Why? As a society, we no longer live for generations in the same village. We move around the country looking for work, and when we settle, it is in a suburb where we get in our cars and drive past the neighbours we never meet. Over a quarter of the workforce now telecommutes at home alone at least occasionally, and that number is growing 10 times faster than rest of the labour market. Short-term “gig” jobs (which by some estimates make up a third of the economy now) ensure that when we do work with others, we move on before we can make friends.
There are fewer and fewer “third spaces” between work and home, like clubs or town squares, where we can socialize with a regular group of people. We are also less likely to have meaningful long-term personal relationships, opting instead to dip in and out of the dating pool on Tinder and eHarmony. In general, the Internet and the rise of social media has greatly exacerbated these trends. An evening spent pitchforking with the Twitter mob does not replace one playing cards with neighbours.
The impact of these trends is dramatic and far-reaching, if not immediately obvious. It has a significant impact on our health—loneliness increases the odds of an early death by 26 per cent. Some research suggests it is as harmful as smoking a pack of cigarettes a day and is twice as deadly as obesity.
But more importantly, it also affects our society. Loneliness is actually contagious—when you withdraw from your connections, they in turn begin to feel disconnected. And, this is where it gets interesting, when people become lonelier, they feel more and more alienated and are less likely to be able to read social cues, further disrupting the community around them.

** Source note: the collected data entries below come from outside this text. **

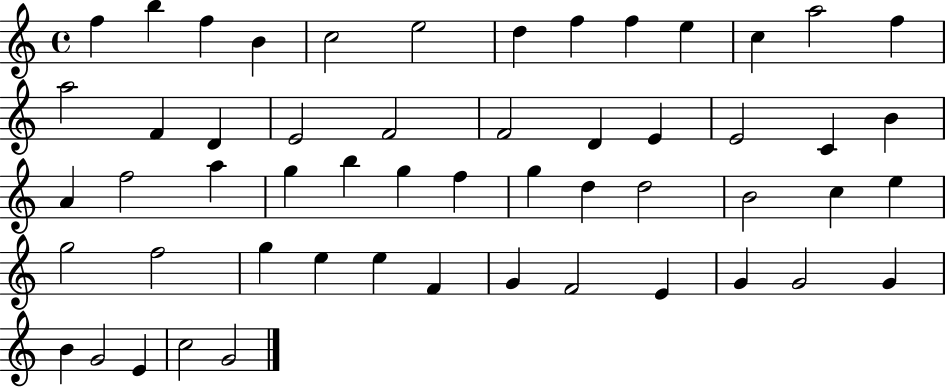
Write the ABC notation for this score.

X:1
T:Untitled
M:4/4
L:1/4
K:C
f b f B c2 e2 d f f e c a2 f a2 F D E2 F2 F2 D E E2 C B A f2 a g b g f g d d2 B2 c e g2 f2 g e e F G F2 E G G2 G B G2 E c2 G2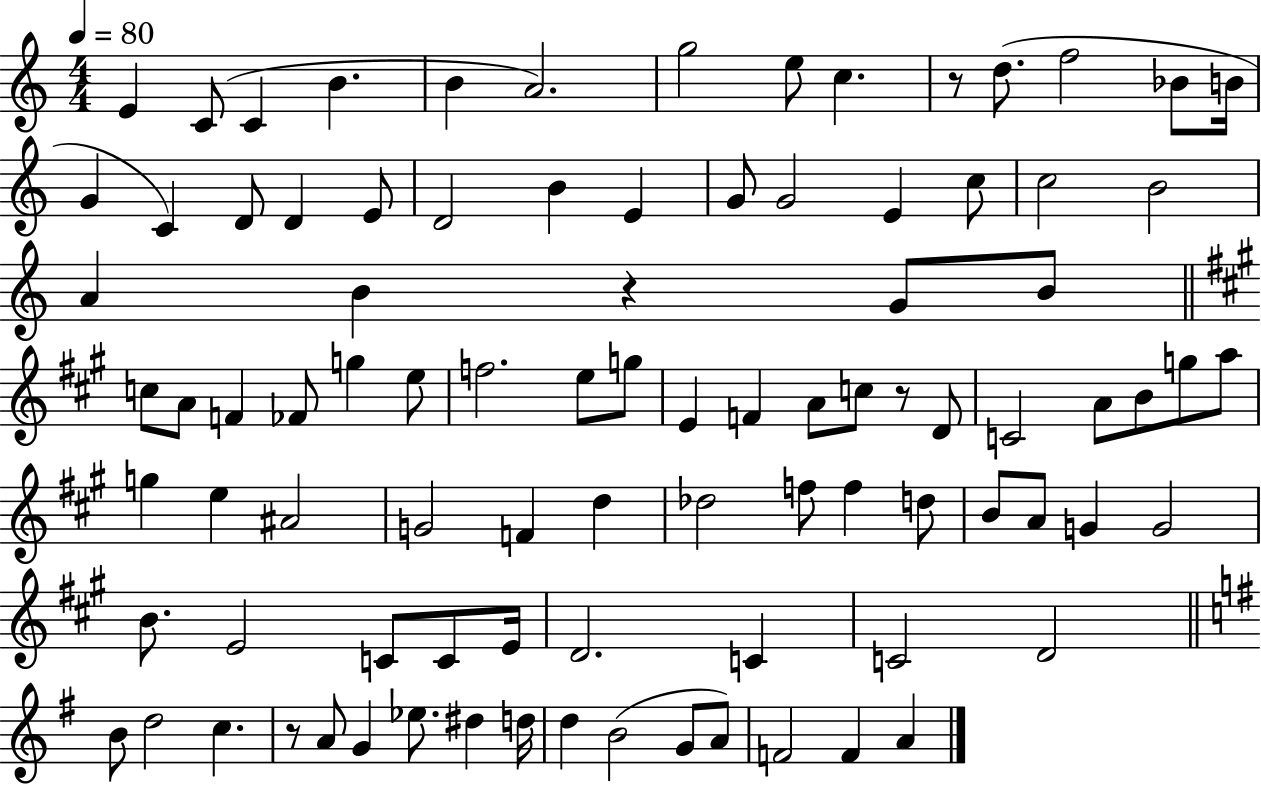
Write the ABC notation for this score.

X:1
T:Untitled
M:4/4
L:1/4
K:C
E C/2 C B B A2 g2 e/2 c z/2 d/2 f2 _B/2 B/4 G C D/2 D E/2 D2 B E G/2 G2 E c/2 c2 B2 A B z G/2 B/2 c/2 A/2 F _F/2 g e/2 f2 e/2 g/2 E F A/2 c/2 z/2 D/2 C2 A/2 B/2 g/2 a/2 g e ^A2 G2 F d _d2 f/2 f d/2 B/2 A/2 G G2 B/2 E2 C/2 C/2 E/4 D2 C C2 D2 B/2 d2 c z/2 A/2 G _e/2 ^d d/4 d B2 G/2 A/2 F2 F A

What is worse, when people fail to connect, research shows they can get more insensitive and more aggressive. According to Emily White, a Canadian who has published two books on the subject, the lonelier you are the more you see other people as threatening. You even get dumber, vocabulary drops and you find it harder to focus.

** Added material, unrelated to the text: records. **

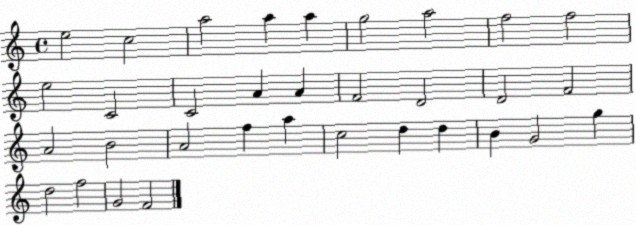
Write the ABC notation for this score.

X:1
T:Untitled
M:4/4
L:1/4
K:C
e2 c2 a2 a a g2 a2 f2 f2 e2 C2 C2 A A F2 D2 D2 F2 A2 B2 A2 f a c2 d d B G2 g d2 f2 G2 F2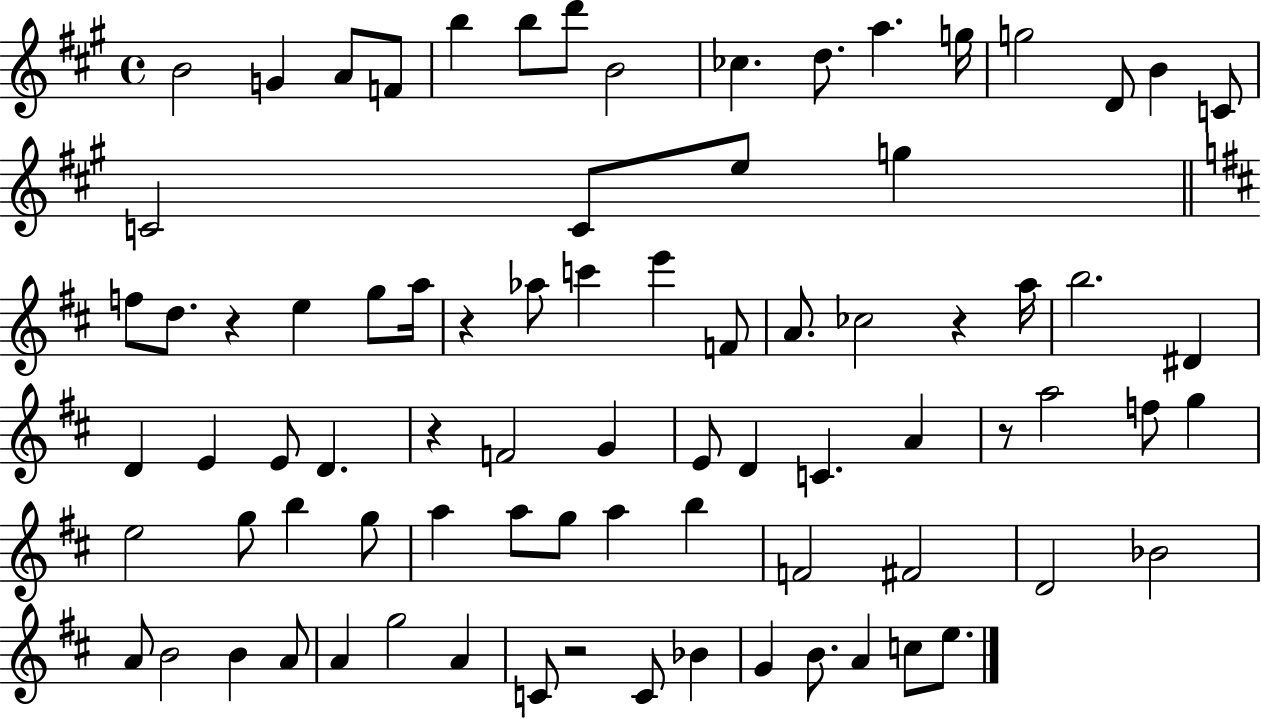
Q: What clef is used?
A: treble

When I began reading about what some are calling the “loneliness crisis,” I was surprised at its extent, and its effects. But what really struck me was the fact that the loneliest demographic tends to be older, white males. Not coincidentally, this is the segment of society that feels more alienated, and is angrier and more fearful than any other. Their rate of suicide is among the highest, and rising, while most others are falling.

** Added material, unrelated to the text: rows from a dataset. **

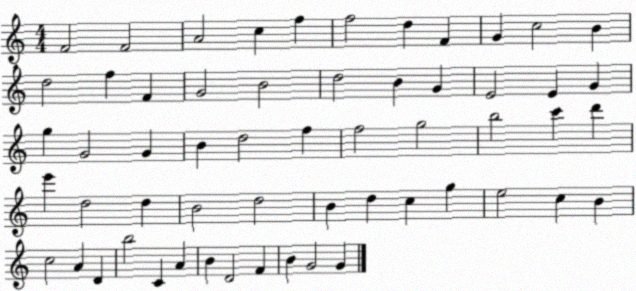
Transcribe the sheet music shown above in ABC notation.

X:1
T:Untitled
M:4/4
L:1/4
K:C
F2 F2 A2 c f f2 d F G c2 B d2 f F G2 B2 d2 B G E2 E G g G2 G B d2 f f2 g2 b2 c' d' e' d2 d B2 d2 B d c g e2 c B c2 A D b2 C A B D2 F B G2 G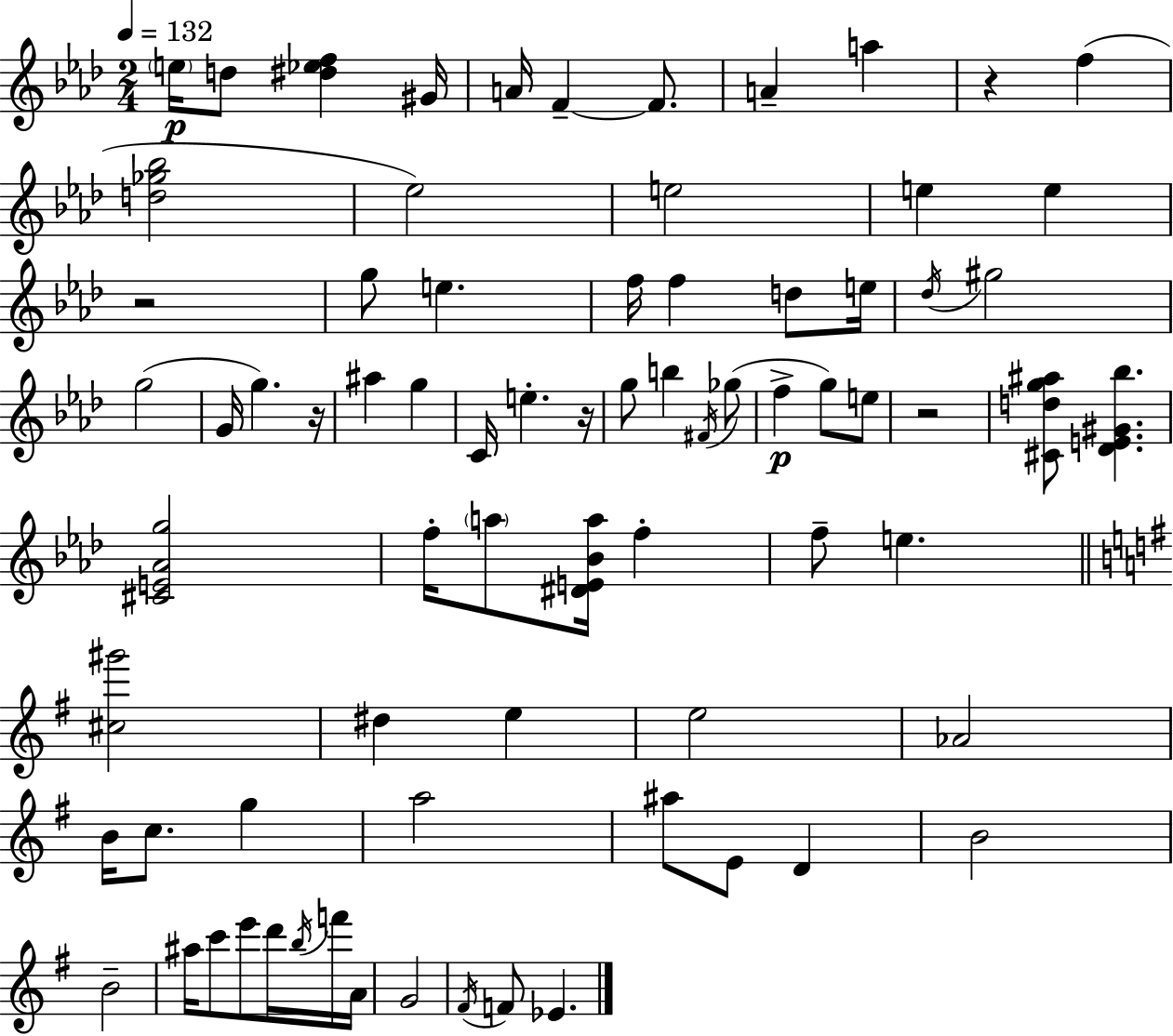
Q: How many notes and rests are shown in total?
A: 76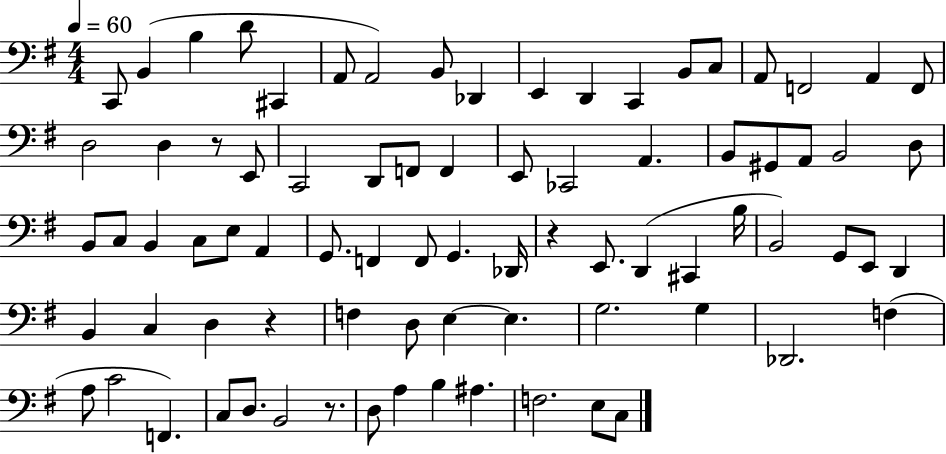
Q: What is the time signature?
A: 4/4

And, as we have seen recently, this is also the segment of society that is most attracted to the pessimistic, isolationist, intolerant, angry, right-wing politics of Brexit, Donald Trump, or France’s Marine Le Pen. Is it possible that one of the reasons western politics has shifted so dramatically in the last decade is because white men are lonely? I admit it seems absurd, even to me as I write this, but when you go back and look at the numbers, there is a startling correlation.
What do we do with this theory? I’m not sure. But it may help us to see the politics of the Trump voter and the Rebel Media supporter differently. Much has already been written about their economic alienation, their “Hillbilly Elegy”. Maybe, in order to better understand this part of our society, we need to see them less as a voting bloc and more as individuals, isolated and disconnected.